= Édouard-Jean-Étienne Deligny =

French general

Édouard-Jean-Étienne Deligny (12 December 1815 – 23 February 1902) was a French military officer born in Ballan, Indre-et-Loire, France. Little is known about his early life, family, or education before he entered military service.

== Military career ==
Following his graduation from the École Spéciale Militaire de Saint-Cyr in 1835, Deligny was commissioned as a second lieutenant in the 13th Light Infantry Regiment. He was promoted to lieutenant in 1840 and captain in 1844. That year, he was assigned to the Arab Affairs Bureau at Mascara and became its chief in 1845. In 1848, he was promoted to battalion commander of the 12th Line Infantry Regiment, followed by promotion to lieutenant colonel in 1852. In January 1853, he became colonel of the 60th Line Infantry Regiment.

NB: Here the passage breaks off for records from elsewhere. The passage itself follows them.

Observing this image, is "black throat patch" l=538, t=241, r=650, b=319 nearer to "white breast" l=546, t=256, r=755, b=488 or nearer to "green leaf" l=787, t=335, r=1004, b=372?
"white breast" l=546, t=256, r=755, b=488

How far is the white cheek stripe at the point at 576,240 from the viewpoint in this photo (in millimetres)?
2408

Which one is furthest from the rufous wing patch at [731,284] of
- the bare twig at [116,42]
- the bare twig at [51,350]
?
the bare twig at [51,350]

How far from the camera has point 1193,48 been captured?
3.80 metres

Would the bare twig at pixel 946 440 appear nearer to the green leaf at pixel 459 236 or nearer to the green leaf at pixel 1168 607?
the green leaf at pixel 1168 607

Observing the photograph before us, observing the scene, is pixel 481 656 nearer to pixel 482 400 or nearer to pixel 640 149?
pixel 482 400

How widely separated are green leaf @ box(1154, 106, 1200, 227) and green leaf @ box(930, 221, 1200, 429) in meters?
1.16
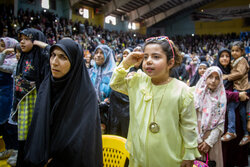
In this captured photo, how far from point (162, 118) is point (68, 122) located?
26.5 inches

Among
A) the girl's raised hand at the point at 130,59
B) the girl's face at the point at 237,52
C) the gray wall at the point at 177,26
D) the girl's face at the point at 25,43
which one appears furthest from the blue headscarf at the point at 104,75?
the gray wall at the point at 177,26

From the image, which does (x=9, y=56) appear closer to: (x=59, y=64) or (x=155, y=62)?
(x=59, y=64)

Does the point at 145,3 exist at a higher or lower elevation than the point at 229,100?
higher

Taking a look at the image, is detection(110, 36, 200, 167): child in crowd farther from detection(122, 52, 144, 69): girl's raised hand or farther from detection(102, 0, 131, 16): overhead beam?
detection(102, 0, 131, 16): overhead beam

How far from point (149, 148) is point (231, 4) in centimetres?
2473

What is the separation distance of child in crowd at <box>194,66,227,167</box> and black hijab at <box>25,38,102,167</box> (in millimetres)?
1198

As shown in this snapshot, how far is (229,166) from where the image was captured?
265 centimetres

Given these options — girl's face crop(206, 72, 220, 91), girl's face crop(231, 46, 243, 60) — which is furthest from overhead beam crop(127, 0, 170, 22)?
girl's face crop(206, 72, 220, 91)

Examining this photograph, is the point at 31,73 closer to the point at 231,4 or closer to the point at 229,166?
the point at 229,166

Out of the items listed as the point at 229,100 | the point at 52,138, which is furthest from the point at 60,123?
the point at 229,100

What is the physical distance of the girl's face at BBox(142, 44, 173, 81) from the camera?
3.92 feet

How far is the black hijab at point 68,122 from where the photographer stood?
4.11 ft

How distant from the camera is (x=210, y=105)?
201cm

He was promoted to brigadier general in 1855 and to général de division in 1859.

From 1860 until 1869, Deligny served as commander of the Province of Oran in Algeria. In 1865, he was appointed Grand Cross of the Legion of Honour. In 1869, he was appointed commander of the Camp of Châlons.During the Franco-Prussian War of 1870–1871, Deligny commanded a division of the Army of Metz. Following the capitulation of Metz in 1870, he became a prisoner of war. After the war, he was appointed to the Superior War Council in 1872. The following year, he assumed command of the 4th Army Corps. In 1879, Deligny was appointed Inspector General of Army Corps.